Conclusions of the Vauquelin’s thesis


These results were destined to play an important role in the history of neuroscience, as they were obtained after the first complete analysis of the brain. The thesis was not only published in France, but soon appeared in translation in German and English journals. Moreover, his extraction of ‘white matter’ from brain tissue with boiling alcohol, and its precipitation after cooling, became the first step for several later investigators of brain chemistry.

Vauquelin was dismissed in 1822 for holding too liberal political views but pensioned in 1823. One year before his death he was elected to parliament as a deputy for Calvados.
Vauquelin never married and lived from about 1790 with two sisters of Fourcroy until they died.

The impact of his thesis on the brain analysis was rapid and widespread. The text was reprinted in several scientific journals in France, England and Germany. This work can be considered as one major stimulus for all subsequent studies on brain lipids. Thudichum wrote in 1874 that “Vauquelin’s data are perfectly correct as far as they go; they furnished an excellent basis upon which the moreperfects methods of later times might have built a complete analysis of brain matter”.

The most important chemical analysis of Vauquelin were made on vegetable and animal substances.
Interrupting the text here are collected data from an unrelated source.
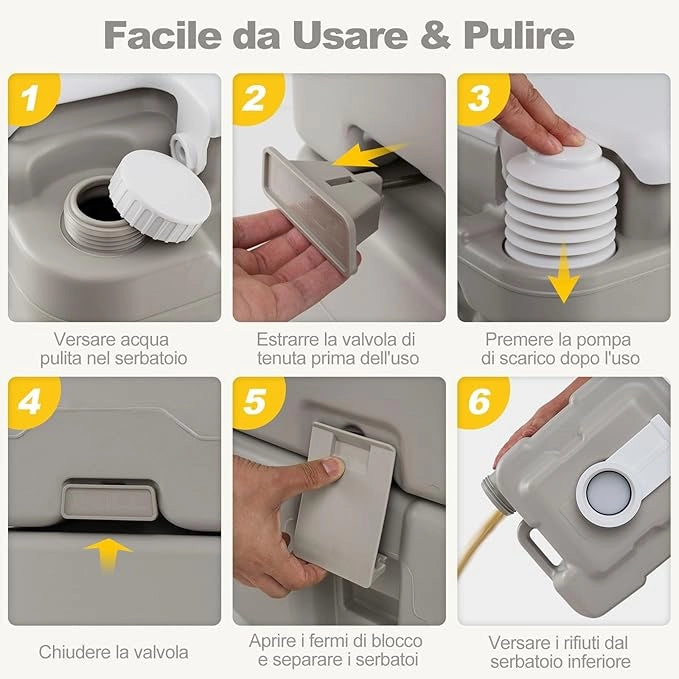 Facile da Usare & Pulire

1

Versare acqua pulita nel serbatoio

2

Estrarre la valvola di tenuta prima dell'uso

3

Premere la pompa di scarico dopo l'uso

4

Chiudere la valvola

5

Aprire i fermi di blocco e separare i serbatoi

6

Versare i rifiuti dal serbatoio inferiore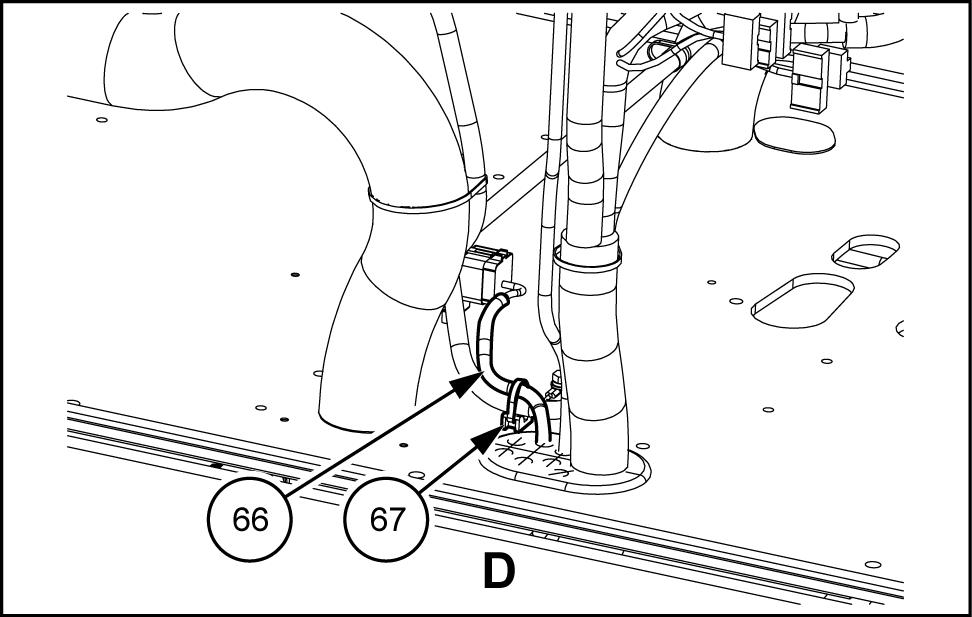 66
67
D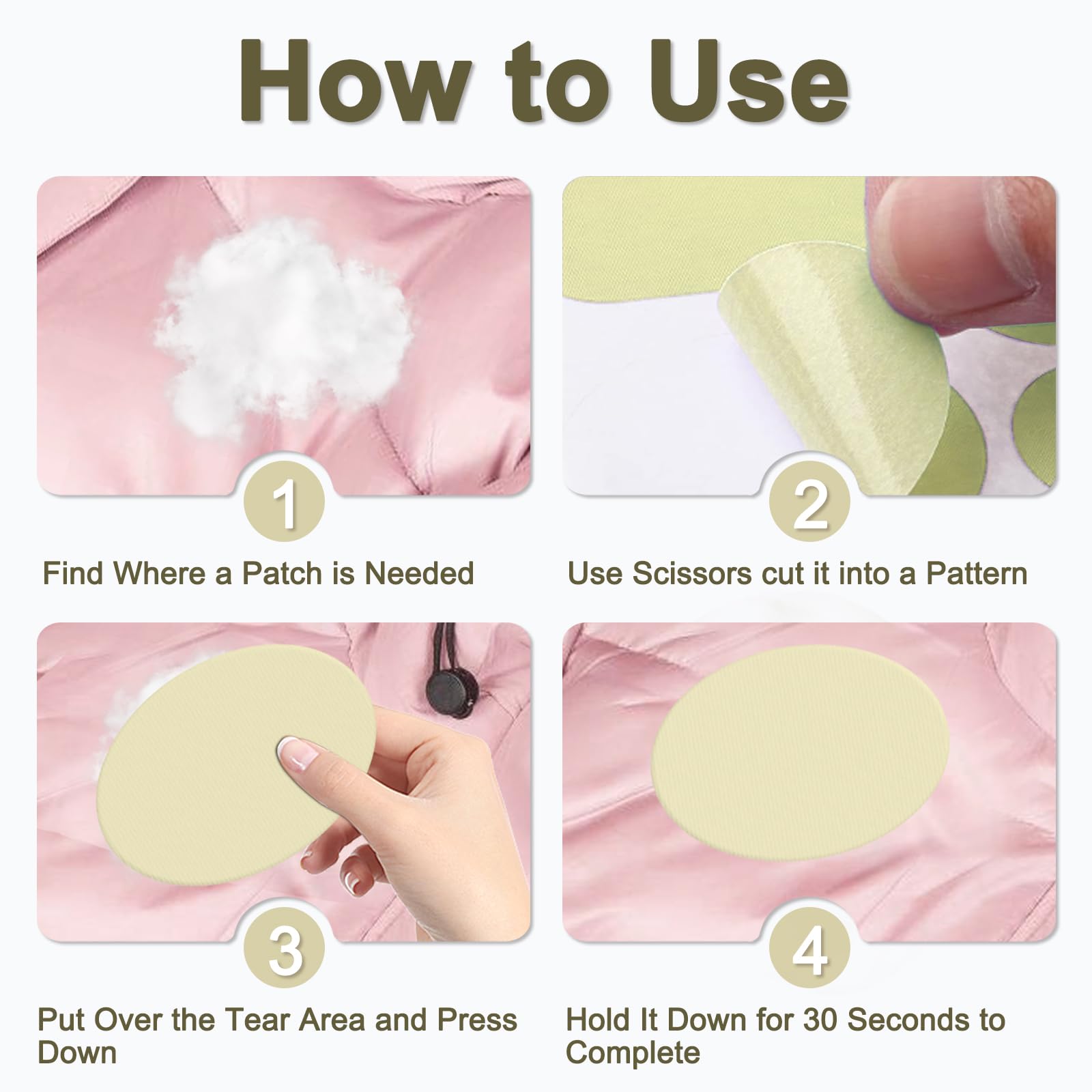 How to Use

1

Find Where a Patch is Needed

2

Use Scissors cut it into a Pattern

3

Put Over the Tear Area and Press Down

4

Hold It Down for 30 Seconds to Complete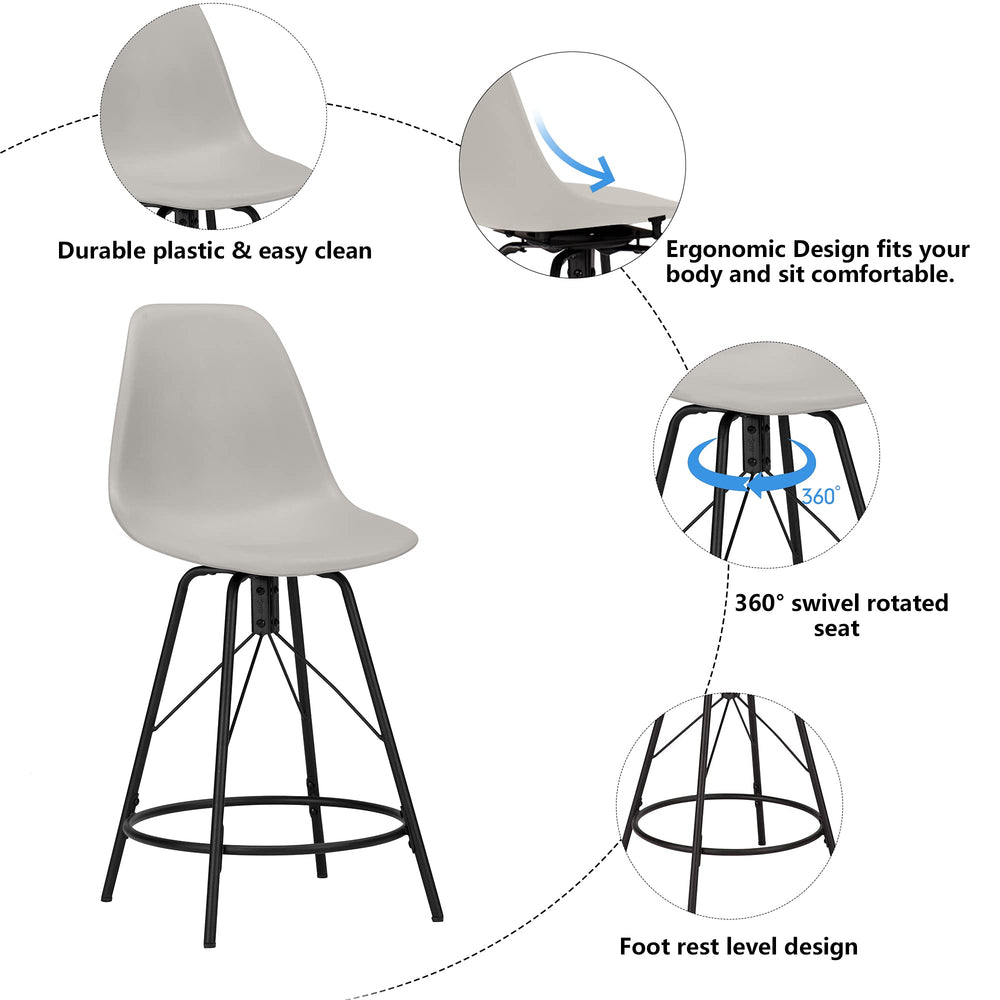 Durable plastic & easy clean

Ergonomic Design fits your body and sit comfortable.

360°

360° swivel rotated seat

Foot rest level design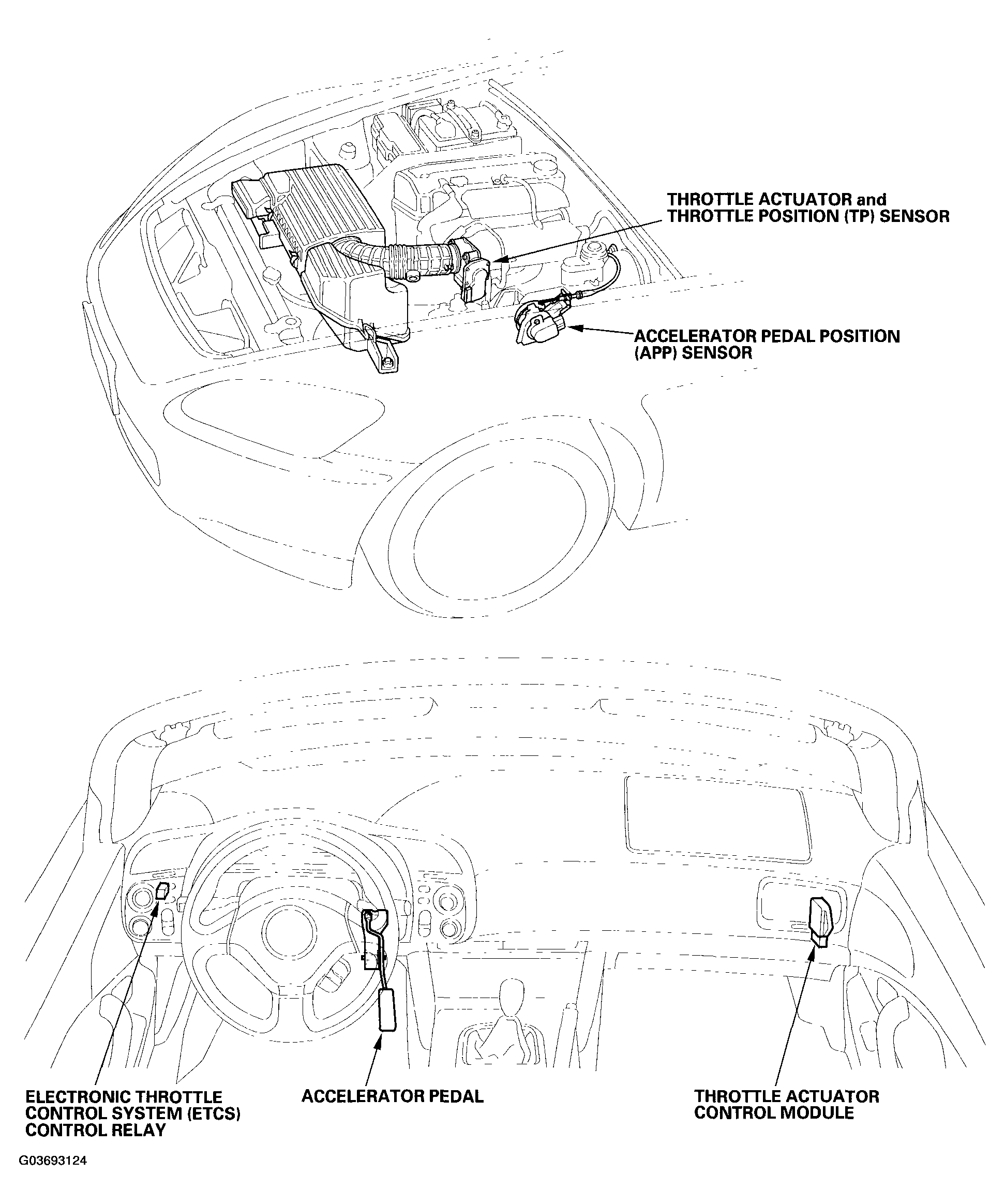 THROTTLE ACTUATOR and THROTTLE POSITION (TP) SENSOR

ACCELERATOR PEDAL POSITION (APP) SENSOR

ELECTRONIC THROTTLE CONTROL SYSTEM (ETCS) CONTROL RELAY

ACCELERATOR PEDAL

THROTTLE ACTUATOR CONTROL MODULE

G03693124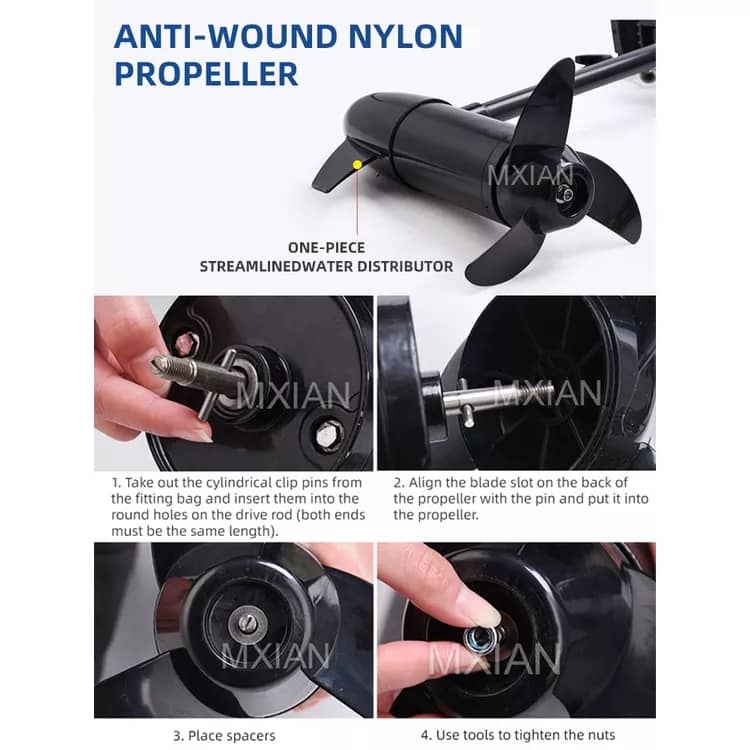 ANTI-WOUND NYLON PROPELLER

MXIAN

ONE-PIECE STREAMLINEDWATER DISTRIBUTOR

MXIAN

MXIAN

1. Take out the cylindrical clip pins from the fitting bag and insert them into the round holes on the drive rod (both ends must be the same length).

2. Align the blade slot on the back of the propeller with the pin and put it into the propeller.

MXIAN

MXIAN

3. Place spacers

4. Use tools to tighten the nuts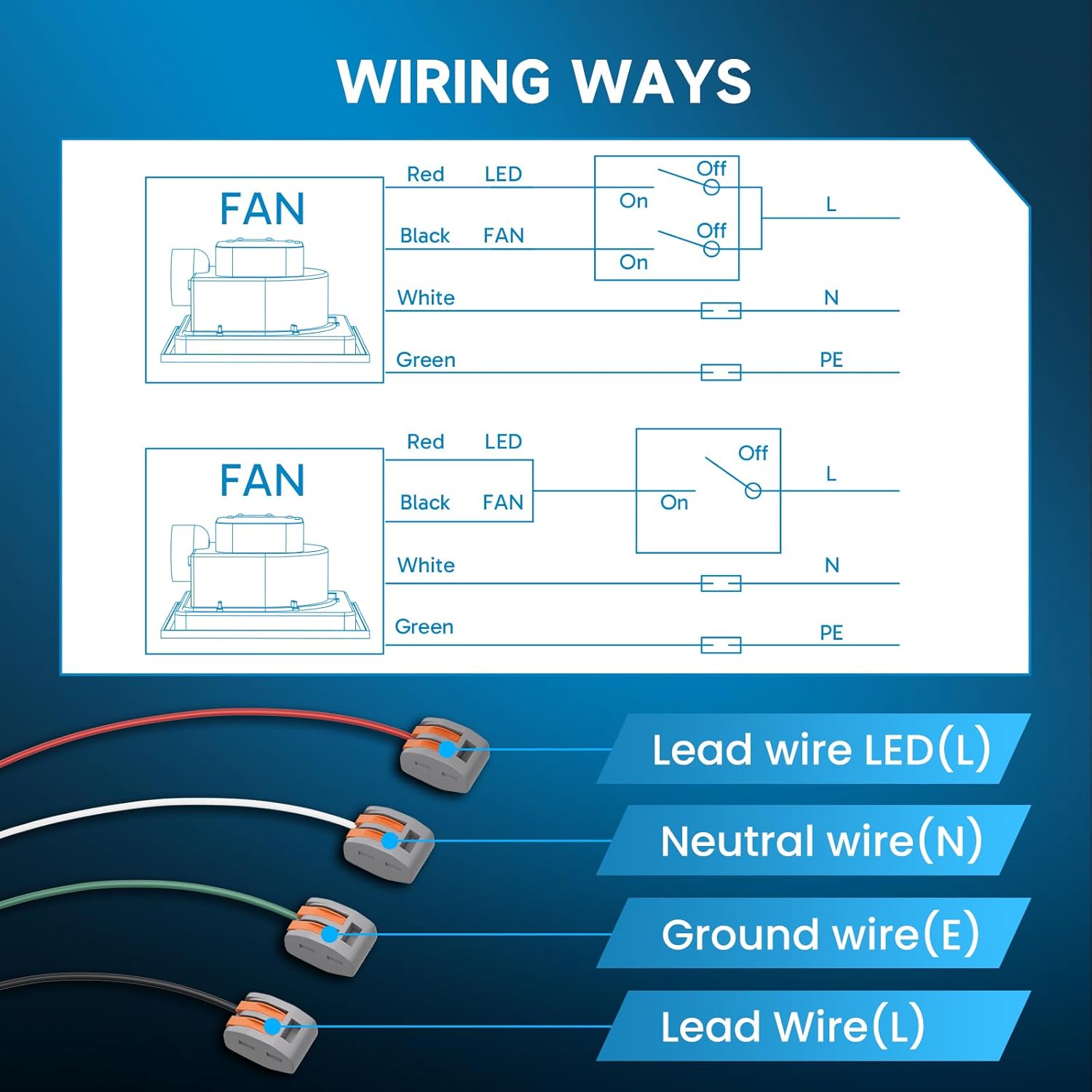 WIRING WAYS

FAN

Red LED
Black FAN
White
Green

Off
On
Off
On

L
N
PE

FAN

Red LED
Black FAN
White
Green

Off
On

L
N
PE

Lead wire LED(L)
Neutral wire(N)
Ground wire(E)
Lead Wire(L)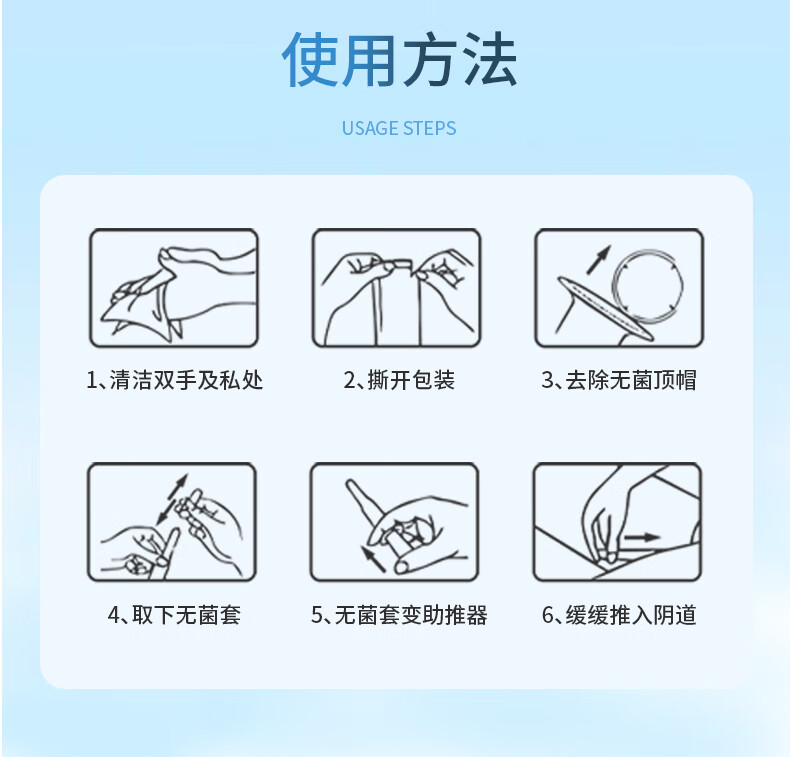 使用方法

USAGE STEPS

1、清洁双手及私处

2、撕开包装

3、去除无菌顶帽

4、取下无菌套

5、无菌套变助推器

6、缓缓推入阴道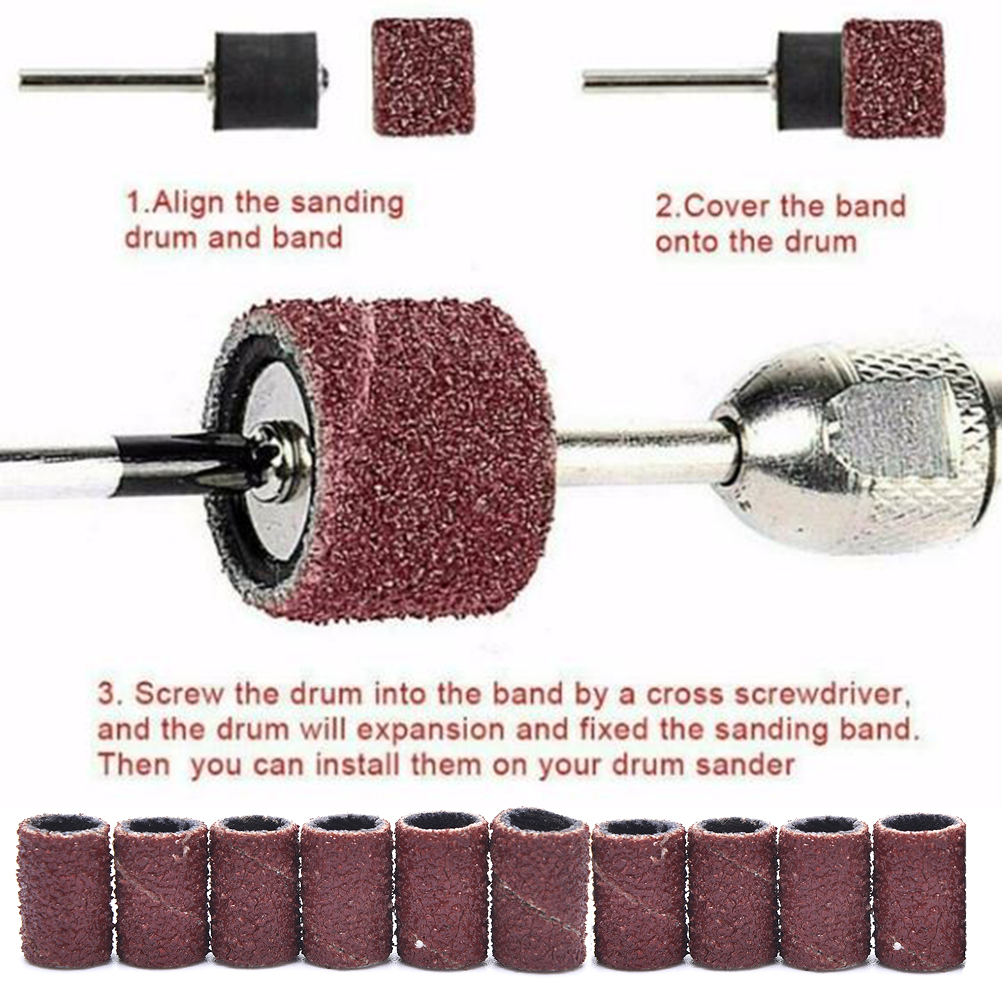 1.Align the sanding drum and band

2.Cover the band onto the drum

3. Screw the drum into the band by a cross screwdriver, and the drum will expansion and fixed the sanding band. Then you can install them on your drum sander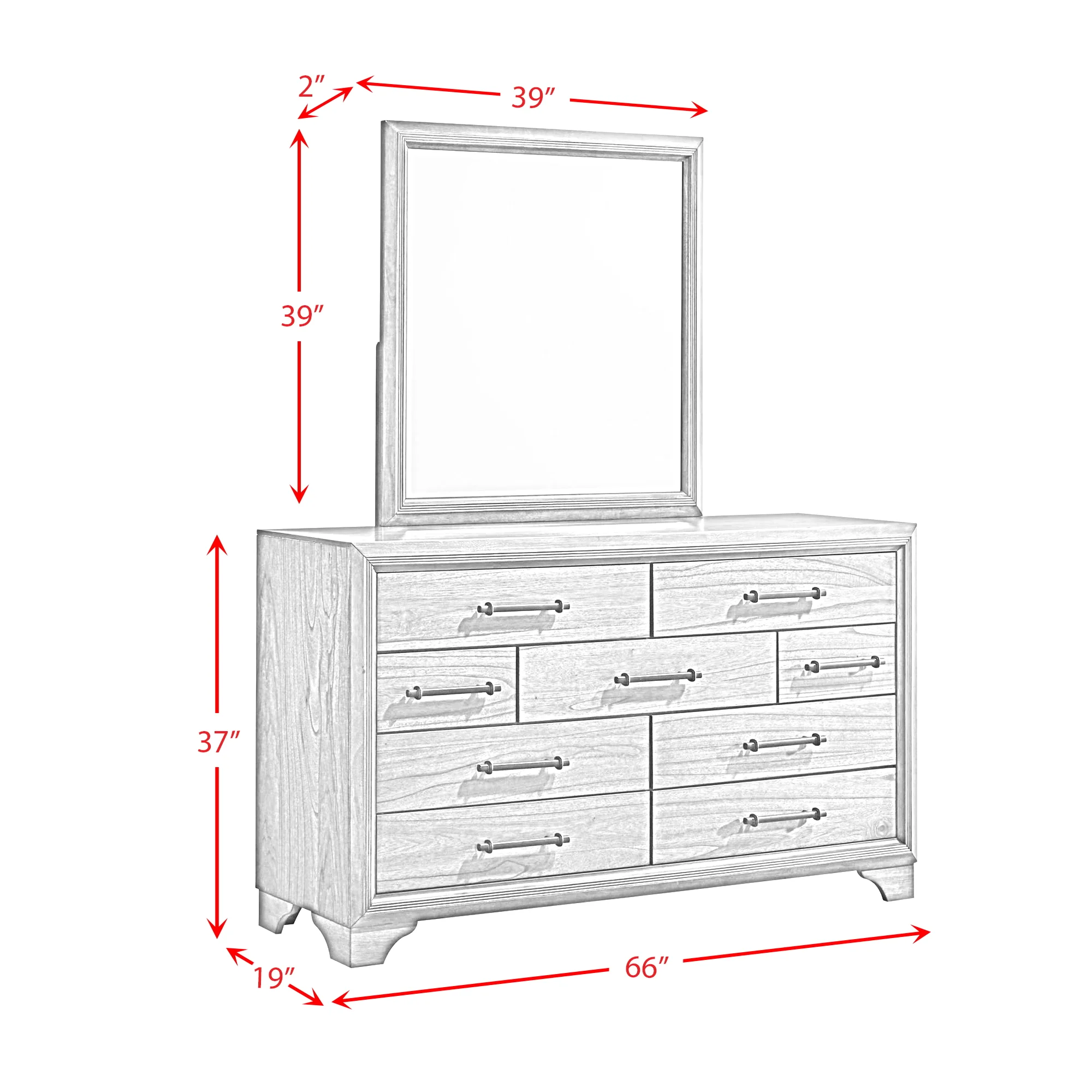 2″
39″
39″
37″
19″
66″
Thus, he discovered allantoin and asparagine (the first ammino acid to be recognized), confirmed the existence of malic, quinic and several other organic acids. He studied the comparative aspects of urea, uric and hippuric acids. In the course of mineral analyses, he discovered in 1798 chromium and beryllium.

Progressively, Vauquelin became one of the leading analytical chemists of Europe. Vauquelin’s friends were not only Fourcroy but also Lavoisier, Berthollet, Haüy, Gay-Lussac, Pelletier. Among his pupils we can noticed Chevreul, Orfila, Robiquet and Thénard, without missing several foreign scientists linked to the French chemist group.